2. As the trial court used language during the presentence hearing that it would now hear evidence in aggravation, it would appear that the court was proceeding under Code Ann. 27-2503, supra. However, it was then clearly stated that in this particular case the defendant was "being prosecuted as an habitual violator, or habitual criminal, under that statute, which provides for a more severe penalty." It is true that the Supreme Court has held in Hewell v. State, 238 Ga. 578, 580 (2) (234 SE2d 497) that a notice given prior to a former trial would not be clear notice that the sentences of other convictions would be introduced in aggravation at a subsequent de novo trial, yet that case is not controlling here. Code Ann. 27-2511, supra, nowhere refers to notice with reference to evidence in aggravation which must be made known to the defendant prior to his trial.
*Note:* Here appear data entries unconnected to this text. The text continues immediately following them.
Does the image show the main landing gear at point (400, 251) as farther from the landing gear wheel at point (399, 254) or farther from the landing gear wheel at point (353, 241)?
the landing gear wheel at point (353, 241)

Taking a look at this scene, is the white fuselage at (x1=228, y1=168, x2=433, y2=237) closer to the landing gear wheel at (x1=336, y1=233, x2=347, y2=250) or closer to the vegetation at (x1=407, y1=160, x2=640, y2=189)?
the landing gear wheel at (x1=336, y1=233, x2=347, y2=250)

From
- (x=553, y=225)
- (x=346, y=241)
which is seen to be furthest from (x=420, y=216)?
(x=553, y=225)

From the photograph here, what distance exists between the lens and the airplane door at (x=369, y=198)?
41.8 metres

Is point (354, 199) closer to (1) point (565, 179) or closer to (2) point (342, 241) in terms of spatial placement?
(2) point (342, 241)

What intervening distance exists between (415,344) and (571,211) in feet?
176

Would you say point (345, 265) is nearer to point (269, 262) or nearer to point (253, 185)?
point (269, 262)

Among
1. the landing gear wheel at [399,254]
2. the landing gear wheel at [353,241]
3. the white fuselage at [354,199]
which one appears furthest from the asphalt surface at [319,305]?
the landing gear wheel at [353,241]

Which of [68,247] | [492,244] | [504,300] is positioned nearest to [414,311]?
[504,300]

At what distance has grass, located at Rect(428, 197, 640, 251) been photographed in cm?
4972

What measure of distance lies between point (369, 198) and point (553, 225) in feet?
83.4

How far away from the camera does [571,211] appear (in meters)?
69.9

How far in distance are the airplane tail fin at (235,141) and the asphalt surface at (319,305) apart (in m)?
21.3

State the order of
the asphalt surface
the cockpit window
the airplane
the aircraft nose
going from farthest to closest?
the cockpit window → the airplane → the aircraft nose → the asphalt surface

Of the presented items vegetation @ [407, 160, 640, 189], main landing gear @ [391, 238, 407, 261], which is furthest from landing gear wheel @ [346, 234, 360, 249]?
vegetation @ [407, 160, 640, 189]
Here, of course, the defendant cannot plead lack of notice when he had pleaded not guilty to the recidivist count even though there was no notice as to the evidence which would be given in aggravation as to his prior convictions. It is noted that the recidivist count here set forth each prior felony conviction by indictment number, superior court, type of offense, whether plea of guilty or jury verdict of guilty, and date of sentence in each case. We decline to extend the ruling in Hewell v. State, 238 Ga. 578, supra, which reversed the judgment of this court in Hewell v. State, 139 Ga. App. 622 (229 SE2d 92). Under the facts of the case sub judice certified copies of prior convictions introduced in aggravation not as a part of a presentence hearing under Code Ann. 27-2503, supra, but as a part of the trial as to the recidivist count under Code Ann. 27-2511, supra, need not have been made known to the defendant prior to trial. There is no merit in this complaint.
Stephen A. Williams, District Attorney, Eugene C. Tutwiler, III, for appellee.
William W. Keith, III, for appellant.
SUBMITTED FEBRUARY 4, 1980 -- DECIDED MARCH 20, 1980 -- CERT. APPLIED FOR.